Problem to work on - Copy the listing below line for line, reproducing every character without change.

○ ○ ○ ○ ○ ○ ○

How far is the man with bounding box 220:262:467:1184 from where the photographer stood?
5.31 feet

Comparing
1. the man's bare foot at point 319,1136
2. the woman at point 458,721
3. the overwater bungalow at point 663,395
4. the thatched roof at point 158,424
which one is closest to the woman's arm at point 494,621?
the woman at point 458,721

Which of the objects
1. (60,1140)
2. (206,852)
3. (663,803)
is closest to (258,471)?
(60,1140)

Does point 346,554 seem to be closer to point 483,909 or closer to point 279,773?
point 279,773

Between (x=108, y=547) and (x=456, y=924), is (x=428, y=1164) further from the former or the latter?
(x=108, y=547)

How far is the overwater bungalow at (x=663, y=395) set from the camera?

○ ○ ○ ○ ○ ○ ○

The result -
How far is the man with bounding box 220:262:467:1184 from where the photographer stood?
5.31 feet

Comparing
1. the man's bare foot at point 319,1136
2. the woman at point 458,721
3. the overwater bungalow at point 663,395
4. the thatched roof at point 158,424
which one is closest to the woman's arm at point 494,621?
the woman at point 458,721

Which of the objects
1. (60,1140)
2. (206,852)
3. (663,803)
is closest to (258,471)?
(60,1140)

Does point 346,554 seem to be closer to point 483,909 or closer to point 279,773?
point 279,773

Between (x=108, y=547) and (x=456, y=924), is (x=428, y=1164) further from the former or the latter?
(x=108, y=547)

How far is the overwater bungalow at (x=663, y=395) set from the camera?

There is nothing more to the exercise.